* [WORK INSTRUCTION] Transcribe all the entries word for word, skipping the pictures.

* [SOURCE MATERIAL]
━━━━━━━━

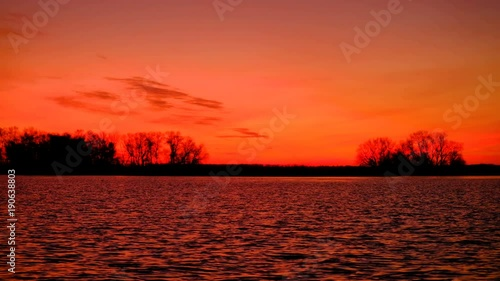 Foto op Canvas Baksteen Colorful sunset over sea. Red and orange sky. Fast waves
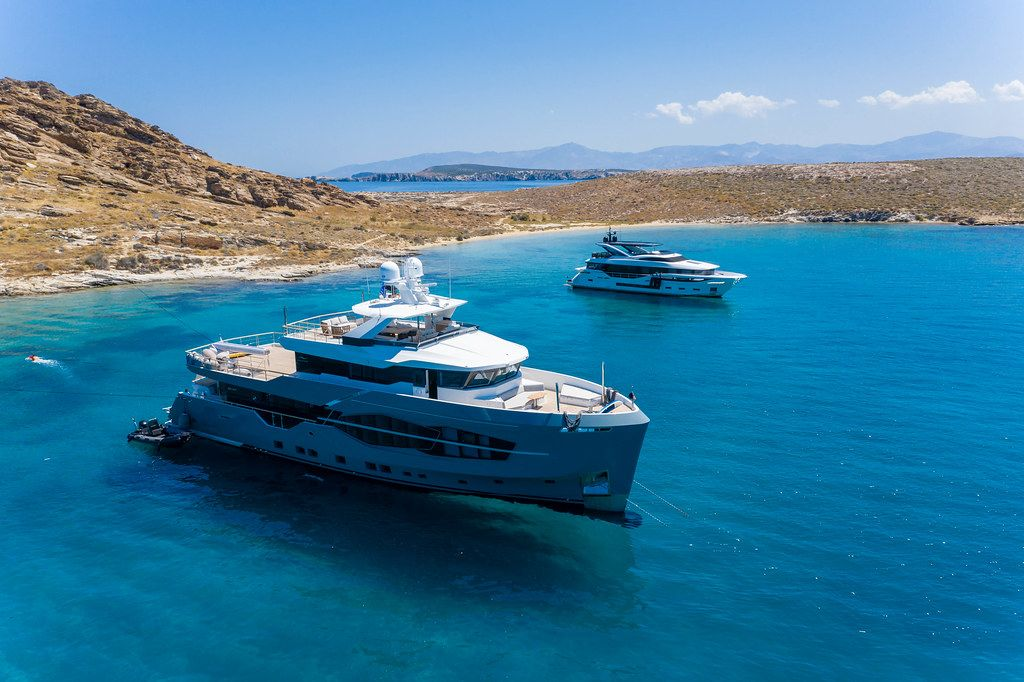 Aerial shot of luxurious yachts and 32 meters Numarine yacht Q.M. on the blue sea in the Aegean Sea, at Cape Korakas on Paros, Greece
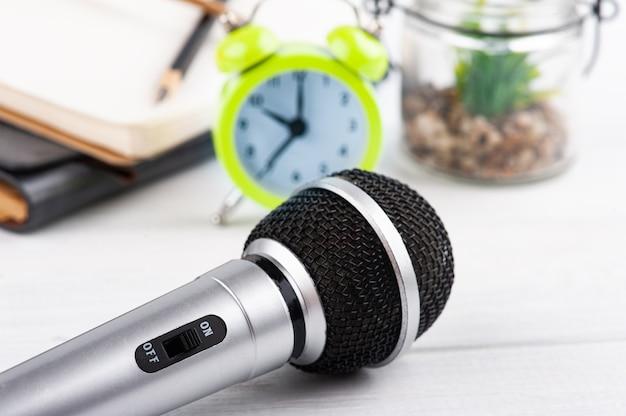 Micrófono y despertador, cuaderno de madera blanca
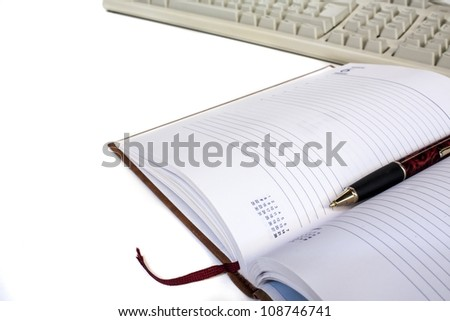 schedule with pen and keyboard isolated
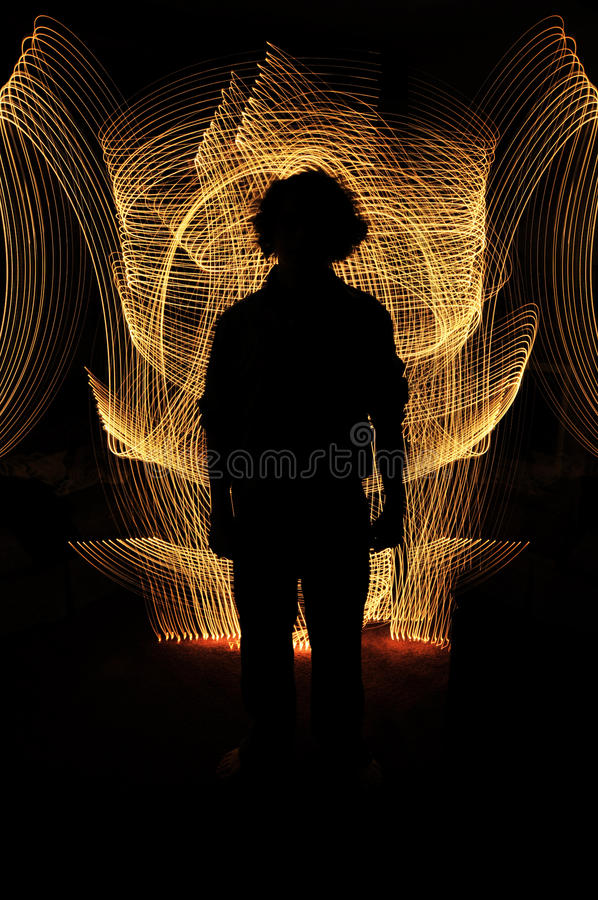 Download Silhouette Of Anonymous Man Standing Stock Photo - Image: 12911740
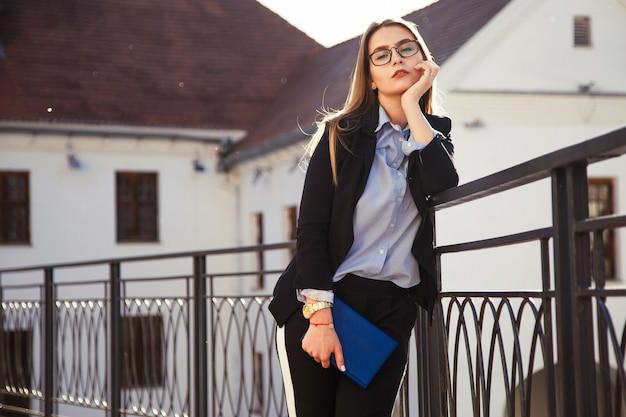 Jonge modieus geklede zakenvrouw met notebook poseren in de stad.
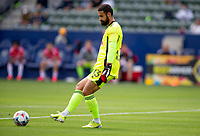 CARSON, CA - APRIL 25: Carlos Coronel #13 of New York Red Bulls passes off a ball during a game between New York Red Bulls and Los Angeles Galaxy at Dignity Health Sports Park on April 25, 2021 in Carson, California.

━━━━━━━━

* [WRITTEN ANSWER]
 Foto op Canvas Baksteen Colorful sunset over sea. Red and orange sky. Fast waves
 Aerial shot of luxurious yachts and 32 meters Numarine yacht Q.M. on the blue sea in the Aegean Sea, at Cape Korakas on Paros, Greece
 Micrófono y despertador, cuaderno de madera blanca
 schedule with pen and keyboard isolated
 Download Silhouette Of Anonymous Man Standing Stock Photo - Image: 12911740
 Jonge modieus geklede zakenvrouw met notebook poseren in de stad.
 CARSON, CA - APRIL 25: Carlos Coronel #13 of New York Red Bulls passes off a ball during a game between New York Red Bulls and Los Angeles Galaxy at Dignity Health Sports Park on April 25, 2021 in Carson, California.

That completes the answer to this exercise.